Public outrage at two women climbing on dolphin fountain

A photo taken of two young women climbing, sitting on top and standing by the dolphin in the fountain commissioned by Prince Ata on Thursday has sparked outrage online.

Commentators on social media claimed one of the metal pipes that came with the dolphin was broken as a result of the incident but no further details about the extent of damage given.

It was not clear when was the photo taken but some Facebook users claimed it was taken  after the fountain was officially opened to the public on Thursday.

Authorities in Tonga could not be reached for comments but another photo appeared on Facebook last night showed a fence has been put around the fountain.
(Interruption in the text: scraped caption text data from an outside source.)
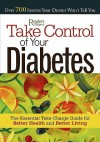 Take Control of Your Diabetes: The Essential Take-Charge Guide to Better Health and BetterLiving - Reader's Digest Association, Reader's Digest Association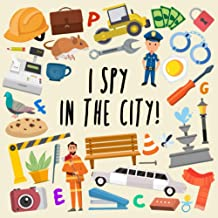 I Spy – In The City!: A Fun Guessing Game for 2-4 Year Olds PDF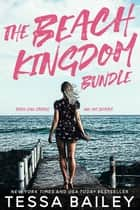 The Beach Kingdom Bundle ebook by Tessa Bailey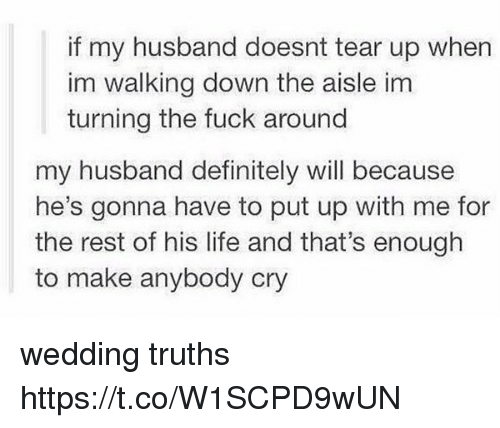 Teared Up: if my husband doesnt tear up when  im walking down the aisle im  turning the fuck around  my husband definitely will because  he's gonna have to put up with me for  the rest of his life and that's enough  to make anybody cry wedding truths https://t.co/W1SCPD9wUN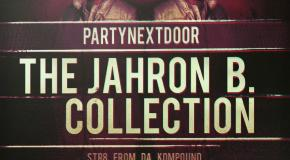 PARTYNEXTDOOR – The Jahron B Collection (Mixtape)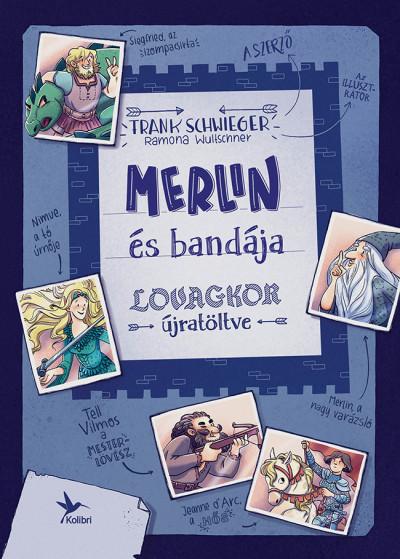 Merlin és bandája - Lovagkor újratöltve
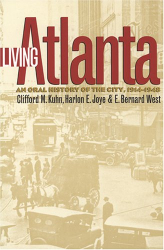 Clifford M. Kuhn: Living Atlanta: An Oral History Of The City, 1914-1948 (Atlanta Historical Society)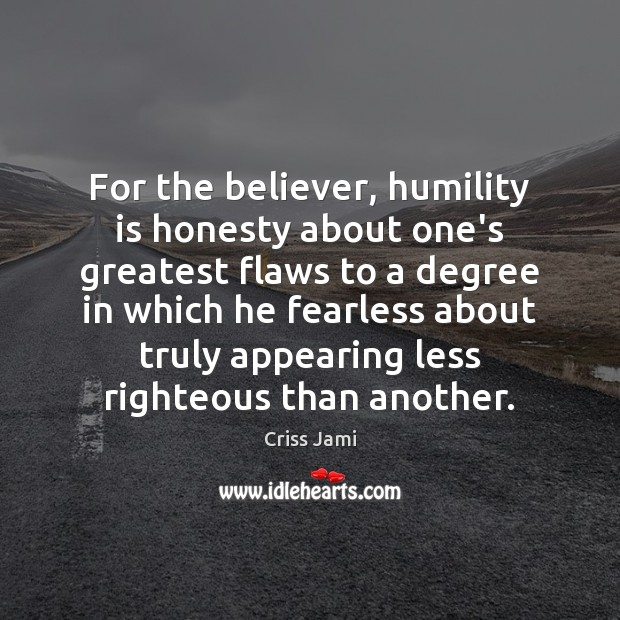 For the believer, humility is honesty about one's greatest flaws to a Criss Jami Picture Quote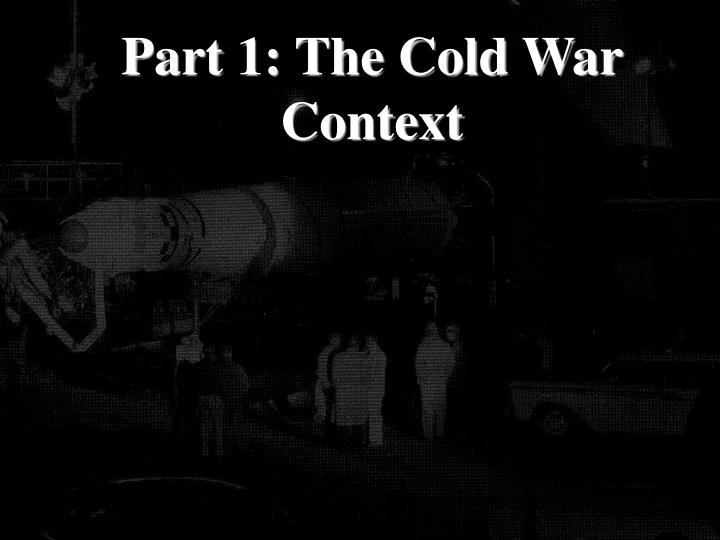 Part 1: The Cold War Context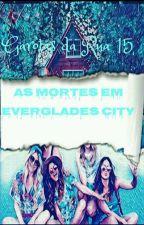 Garotas Da Rua 15- As mortes em Everglades City by amandinhavidaloka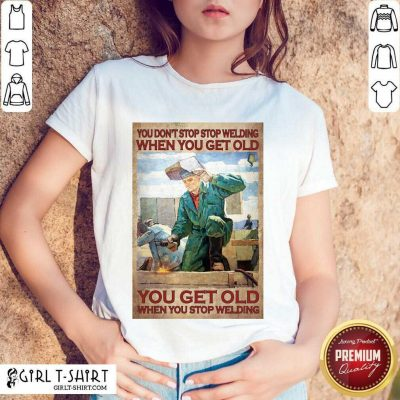 Welding When You Get Old Poster Shirt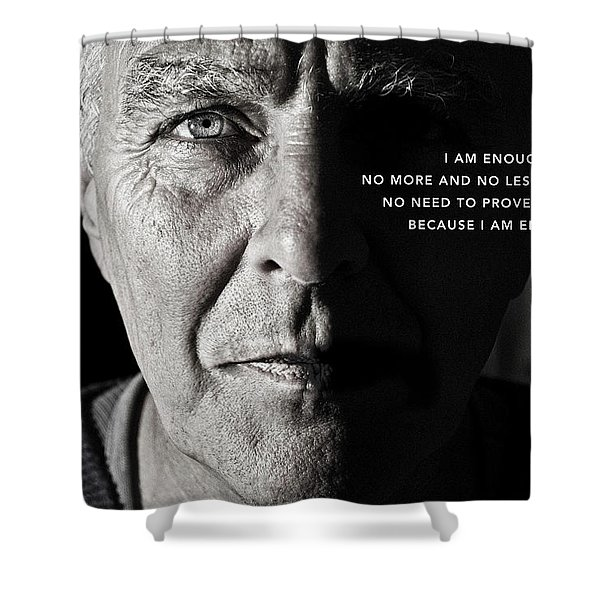 I Am Enough - Part 1 Shower Curtain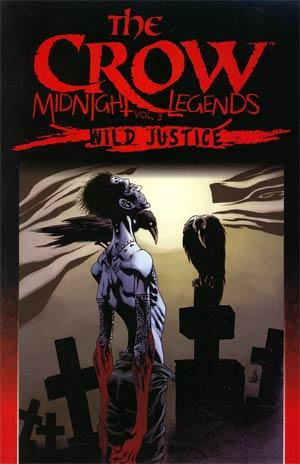 Crow Midnight Legends Vol 3 Wild Justice TP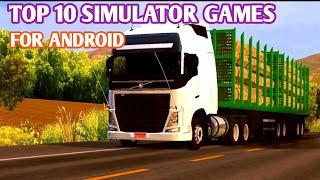 TOP 10 BEST SIMULATOR GAMES FOR ANDROID (Bus game,car game,truck game) MUST TRY THESE GAMES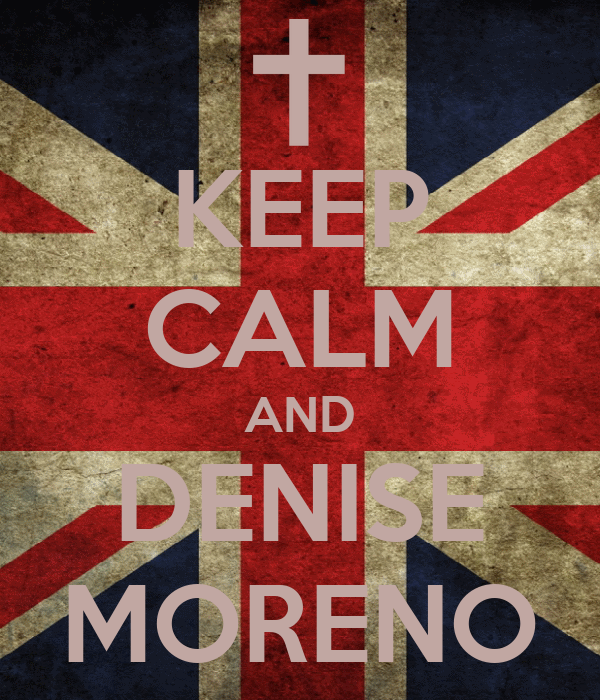 KEEP CALM AND DENISE MORENO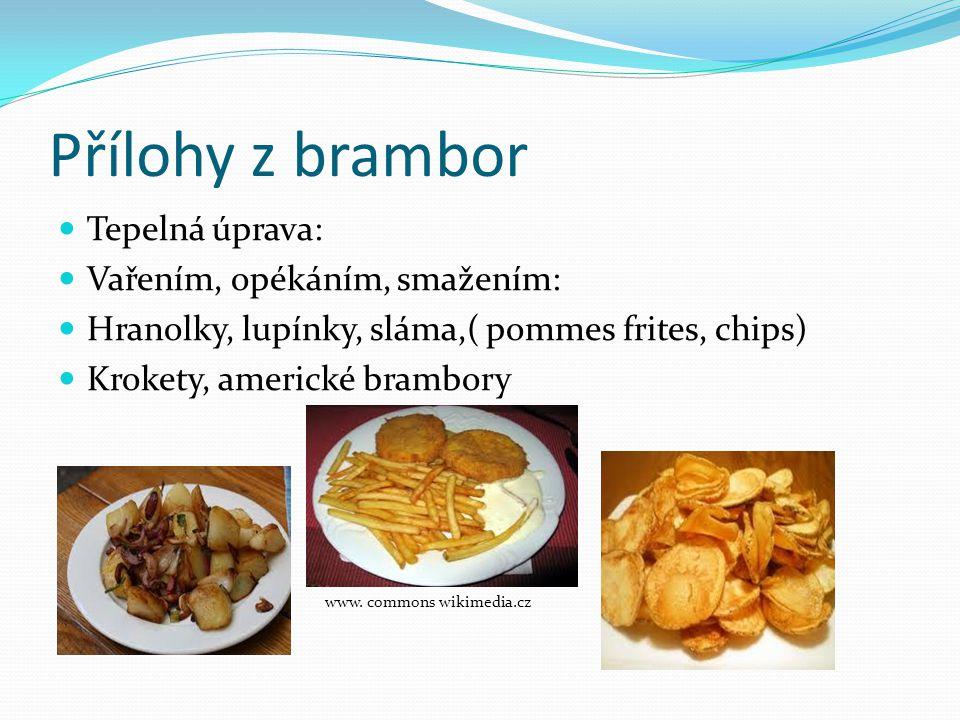 Přílohy z brambor  Tepelná úprava:  Vařením, opékáním, smažením:  Hranolky, lupínky, sláma,( pommes frites, chips)  Krokety, americké brambory www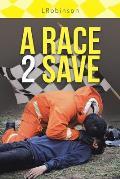 A Race 2 Save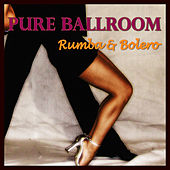 Play & Download Pure Ballroom - Rumba & Bolero by Andy Fortuna | Napster
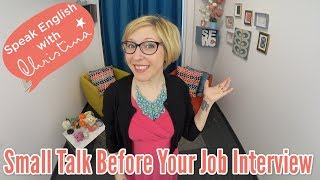 Small Talk Before a Job Interview in English - Business English Lessons
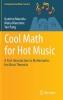 Guerino Mazzola,   Maria Mannone,   Yan Pang,Cool Math for Hot Music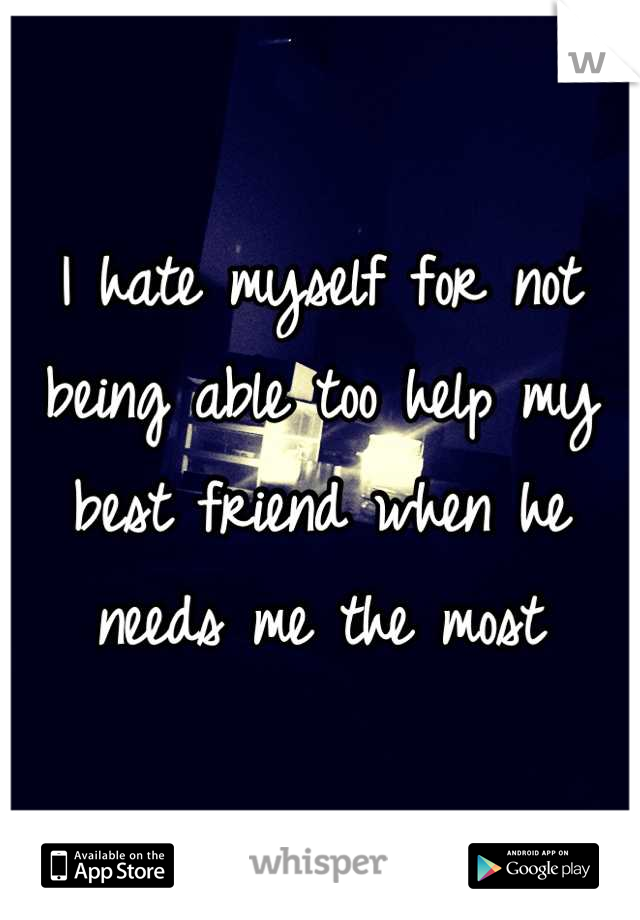 I hate myself for not being able too help my best friend when he needs me the most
It claimed the fence was made after the damage was reported.

“This is very disrespectful and disgusting,” one commentator wrote on Facebook.

“This is absolutely rude and they should be jailed for what they have done,” another wrote.

“Nothing could last longer for the public in Tonga because of this nonsense and show-off,” another wrote.

After the commission ceremony some commentators predicted that some thoughtless actions might occur which could lead to damaging the fountain.

“Please people keep away from the fountain or you will do what you used to –  destroying public things because you want to show-off”, one commentator wrote on Facebook shortly after the fountain  was commissioned.

But not everyone was as harsh: Some saw the two women’s action as the very thing needed in time of great celebration in Tonga – The celebration of the coronation of the King of Tonga was here for everyone of us to enjoy and that everyone should be happy, one Facebook user wrote in Tongan.

The fountain

The dolphin fountain was commissioned after it was established to  replace  a previous  brass dolphin which was damaged and  stolen two-years ago.  The brass dolphin was given to Tonga from Britain in 1970 to mark Tonga’s joining the Community of Nations.

The restoration of the dolphin according to the Tongan government was made to mark His Majesty King Tupou VI’s coronation.